For the mills have eaten and eaten into the limited supply, spurred on by a rising market, until today the stumpage price of this tree exceeds that of every other wood in Oregon, our greatest lumber state.  Oregon coast towns such as Coquille, Marshfield, North Bend, Bandon, Parkersburg, and Port Orford itself, became for a time at least booming lumber towns, which also specialized in the building of all-Cedar ships.

Some of the above settlements have now become ghost-towns or nearly so, for they cut themselves out of all reason for existence by laying waste the Cedar without thought to the future.  Others have prospered as thy diversified their interest.  For Bandon, once known as the prettiest town in Oregon, a special fate was reserved.  It was founded by Lord George Bennet, an Irish peer, who made things more homelike, in the eighteen-seventies of the last century, by naturalizing the Irish furze or gorse, and as the majestic stands of Cedar were cleared away, it took hold in fine style on the logged-over lands, and was much admired, in spite of its thorns, for its golden pea-like flowers.  By 1936 Bandon was a pretty beach resort at the moth of the Coquille River surrounded by a sea of gorse, and on the hot dry night of September 26 much of the population was at the motion-picture theater seeing a film prophetically titled Thirty-Six Hours To Live.  Suddenly on the edge of town there was a flash of flame like an explosion.  The tinder-dry gorse caught fire for miles around in a matter of a few moments, and a sea of flames thirty feet high rolled toward the town.  Fireproof buildings burned like berry crates.  The loss of live and homes was so appalling that one scarcely cares to mention what had happened to the precious resource of the Port Orford Cedar.

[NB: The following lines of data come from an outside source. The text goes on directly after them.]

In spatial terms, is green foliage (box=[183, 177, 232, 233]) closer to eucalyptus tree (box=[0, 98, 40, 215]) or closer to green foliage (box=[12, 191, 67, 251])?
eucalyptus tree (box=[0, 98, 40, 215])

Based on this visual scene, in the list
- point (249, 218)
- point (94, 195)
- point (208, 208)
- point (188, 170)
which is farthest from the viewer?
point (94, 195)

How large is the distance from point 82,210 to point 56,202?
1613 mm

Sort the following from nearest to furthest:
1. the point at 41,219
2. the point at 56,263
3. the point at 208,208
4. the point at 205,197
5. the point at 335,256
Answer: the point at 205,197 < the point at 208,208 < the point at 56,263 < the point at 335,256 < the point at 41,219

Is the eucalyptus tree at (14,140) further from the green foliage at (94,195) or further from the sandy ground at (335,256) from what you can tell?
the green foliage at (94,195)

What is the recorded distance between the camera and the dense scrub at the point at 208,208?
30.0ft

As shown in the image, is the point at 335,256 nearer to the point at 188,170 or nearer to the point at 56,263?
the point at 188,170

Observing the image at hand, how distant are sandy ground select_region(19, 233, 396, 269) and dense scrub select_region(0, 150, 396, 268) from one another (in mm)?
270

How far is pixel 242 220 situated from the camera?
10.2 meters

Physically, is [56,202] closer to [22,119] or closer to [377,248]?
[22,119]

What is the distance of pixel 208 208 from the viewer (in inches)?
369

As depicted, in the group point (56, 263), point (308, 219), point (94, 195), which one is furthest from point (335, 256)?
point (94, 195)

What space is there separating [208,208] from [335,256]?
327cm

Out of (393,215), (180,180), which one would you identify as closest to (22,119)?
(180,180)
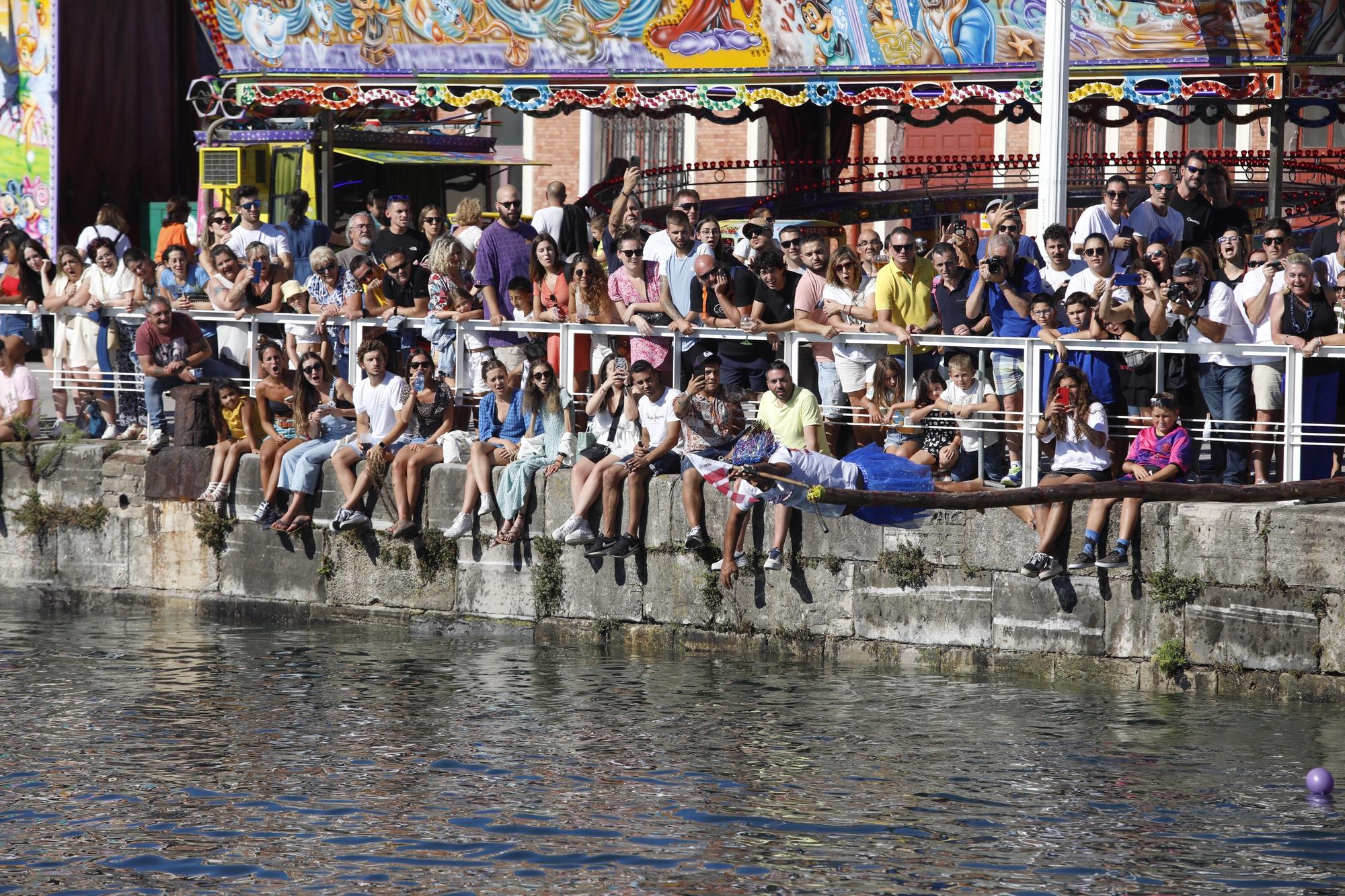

The best way to see this tree of almost legendary fame is to follow U. S. Highway 101 between Reedsport and Gold Beach, Oregon, where the Pacific comes rolling in with heavy thundering surges, pushing foam castles up the black sand of the beaches, shooting up in geysers against the isolated stack rocks, and sending its cold briny breath deep into the forest.  Grand Firs, mighty Douglas Firs, Sitka Spruce, and waving Hemlocks march down from the Coast Ranges to the steep-pitched meadows – brief carpets of sunlight and flowering that end at the ocean cliffs.  And here, along the roadsides and on the steep wooded hills, rises a tree that you may take at first for Western Red Cedar, so alike are the two in their flat sprays of foliage.  But Western Red or Canoe Cedar (Arbor-vitae to the garden-minded) has the foliage shining yellow-green on the upper surface, dull green below.  Port Orford Cedar, which is notably finer, thinner, and in every way more ferny of frond, is a dull blue-green above and often flecked with a frosty whiteness below.  In young trees, or trees grown in the open, the limber, zigzag branches clothe the specimen to the base.  But the forest monarch, which may have lived 600 years, will have an awesomely long straight trunk covered with a soft, fibrous, fluted bark, and a very narrow crown of branches which droop with a grand but sorrowful gesture.

By exploring in your car up many roads – the more unpromising the better – you may find at last some limited grove of ancients, whose lonely isolation tells the story of their vanished monarchy.  And you will want to cut a twig just to smell that spicy odor, one of the strongest and most lingering given out by any commercial wood – the odor that, in the old sailing schooners that bore the fresh-cut Cedar across the Pacific, grew and grew upon the sailors till they were almost mad with it.